Und wenn Siledaú ihrerseits in die Stadt floh? Es war nicht anzunehmen, dass sie den Kindern in die Wüste folgte. Bei den Mächten … die Wüste … der nahende Sturm …

Und die beiden alten Leute hier mitten auf offener Strecke. Die beiden hier nun einfach stehen zu lassen, wäre verantwortungslos.

„Nehmt meine Einladung an”, sagte der Goldene beherrscht. „Ihr werdet es vor dem Gewittersturm nicht mehr zurück in die Stadt schaffen, aber der Cielástel ist nahe. Man wird Euch freundlich einlassen. Sagt, ich habe Euch geschickt. Sie sollen Euch und Euren Leuten Schutz und Obhut geben. Aber, und das ist mir wichtig: Haltet Euch verborgen, wenn Úldaise Tiáramalé dort erscheint. Ich will sehen, wie überrascht er ist. Ich werde alsbald zu euch stoßen. Mit meinem Sohn!”

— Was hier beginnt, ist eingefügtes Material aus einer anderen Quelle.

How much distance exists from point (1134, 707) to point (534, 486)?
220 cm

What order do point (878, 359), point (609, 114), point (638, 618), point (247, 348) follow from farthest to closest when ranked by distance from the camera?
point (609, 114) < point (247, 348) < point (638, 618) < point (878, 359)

Er verneigte sich und preschte ohne einen weiteren Gruß los. Perlenglanz stieß sich mit kräftigen Schwingenschlägen in die Luft. Den Schwarzmantel ließ er einfach mit den sinoray stehen. Auf den konnte er nun nicht warten.

Advon war in der Wüste. Das kleine Mädchen war bei ihm. Der Sturm nahte.

Und die Mächte mochten wissen, wie Siledaú sich hatte in Luft auflösen können.